▶ _Written exercise_
Your task is to extract every line from the material below exactly.

[Scene-based spatial questions]
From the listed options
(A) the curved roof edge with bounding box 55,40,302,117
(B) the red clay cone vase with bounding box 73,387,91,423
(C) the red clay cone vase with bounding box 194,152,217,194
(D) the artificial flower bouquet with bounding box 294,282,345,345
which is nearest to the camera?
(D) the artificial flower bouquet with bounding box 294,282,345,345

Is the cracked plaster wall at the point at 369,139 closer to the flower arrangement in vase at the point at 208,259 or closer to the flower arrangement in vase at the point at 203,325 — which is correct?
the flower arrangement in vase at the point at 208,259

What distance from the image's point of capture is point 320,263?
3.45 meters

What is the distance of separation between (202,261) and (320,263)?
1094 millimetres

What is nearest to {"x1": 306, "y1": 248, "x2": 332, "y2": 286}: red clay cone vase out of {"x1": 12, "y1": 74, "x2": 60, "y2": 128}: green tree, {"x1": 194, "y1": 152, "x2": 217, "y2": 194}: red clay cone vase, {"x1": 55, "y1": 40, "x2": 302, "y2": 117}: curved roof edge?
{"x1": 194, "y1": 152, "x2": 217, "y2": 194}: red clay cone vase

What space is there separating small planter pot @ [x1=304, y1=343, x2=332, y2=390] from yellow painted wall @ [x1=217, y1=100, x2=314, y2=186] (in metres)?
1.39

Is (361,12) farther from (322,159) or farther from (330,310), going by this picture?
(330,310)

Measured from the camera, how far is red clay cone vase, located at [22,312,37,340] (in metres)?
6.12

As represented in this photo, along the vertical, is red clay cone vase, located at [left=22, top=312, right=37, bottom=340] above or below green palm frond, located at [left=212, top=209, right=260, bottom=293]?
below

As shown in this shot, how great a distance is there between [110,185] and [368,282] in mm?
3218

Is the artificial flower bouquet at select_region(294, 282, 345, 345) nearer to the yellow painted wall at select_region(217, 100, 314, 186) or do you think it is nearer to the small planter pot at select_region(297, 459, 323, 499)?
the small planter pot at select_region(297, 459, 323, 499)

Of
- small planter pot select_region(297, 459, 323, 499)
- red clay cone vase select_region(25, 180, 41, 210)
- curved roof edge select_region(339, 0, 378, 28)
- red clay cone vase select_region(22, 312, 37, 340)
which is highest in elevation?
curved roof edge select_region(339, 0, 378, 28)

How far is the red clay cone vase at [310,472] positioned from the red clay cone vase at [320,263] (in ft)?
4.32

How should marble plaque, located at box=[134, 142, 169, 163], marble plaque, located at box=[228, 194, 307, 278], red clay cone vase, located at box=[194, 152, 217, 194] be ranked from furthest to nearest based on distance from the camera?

▶ _Reply to the exercise_
From the listed options
(A) the curved roof edge with bounding box 55,40,302,117
(B) the red clay cone vase with bounding box 73,387,91,423
(C) the red clay cone vase with bounding box 194,152,217,194
(D) the artificial flower bouquet with bounding box 294,282,345,345
which is nearest to the camera?
(D) the artificial flower bouquet with bounding box 294,282,345,345

Is the cracked plaster wall at the point at 369,139 closer to the flower arrangement in vase at the point at 208,259 or closer to the flower arrangement in vase at the point at 203,325 — which is correct?
the flower arrangement in vase at the point at 208,259

What distance from the image's point of capture is point 320,263?
3.45 meters

What is the distance of separation between (202,261) and (320,263)?
1094 millimetres

What is nearest to {"x1": 306, "y1": 248, "x2": 332, "y2": 286}: red clay cone vase out of {"x1": 12, "y1": 74, "x2": 60, "y2": 128}: green tree, {"x1": 194, "y1": 152, "x2": 217, "y2": 194}: red clay cone vase, {"x1": 55, "y1": 40, "x2": 302, "y2": 117}: curved roof edge?
{"x1": 194, "y1": 152, "x2": 217, "y2": 194}: red clay cone vase

What space is there separating small planter pot @ [x1=304, y1=343, x2=332, y2=390] from yellow painted wall @ [x1=217, y1=100, x2=314, y2=186] (in metres)?
1.39

Is (361,12) farther from (322,159) or farther from (330,310), going by this picture?
(330,310)

Measured from the camera, how far is red clay cone vase, located at [22,312,37,340] (in metres)?
6.12

As represented in this photo, along the vertical, is red clay cone vase, located at [left=22, top=312, right=37, bottom=340] above or below green palm frond, located at [left=212, top=209, right=260, bottom=293]?
below

As shown in this shot, how great a distance is there between [110,185] and [368,282] in mm?
3218

Is the artificial flower bouquet at select_region(294, 282, 345, 345) nearer to the yellow painted wall at select_region(217, 100, 314, 186) or do you think it is nearer to the small planter pot at select_region(297, 459, 323, 499)?
the small planter pot at select_region(297, 459, 323, 499)

Of
- small planter pot select_region(297, 459, 323, 499)
- red clay cone vase select_region(25, 180, 41, 210)
- curved roof edge select_region(339, 0, 378, 28)
- red clay cone vase select_region(22, 312, 37, 340)
which is highest in elevation?
curved roof edge select_region(339, 0, 378, 28)

How far is the red clay cone vase at [310,472] positioned from the red clay cone vase at [320,263] (in ft)?
4.32

How should marble plaque, located at box=[134, 142, 169, 163], marble plaque, located at box=[228, 194, 307, 278], red clay cone vase, located at box=[194, 152, 217, 194] be ranked from furthest to nearest based on distance from the camera?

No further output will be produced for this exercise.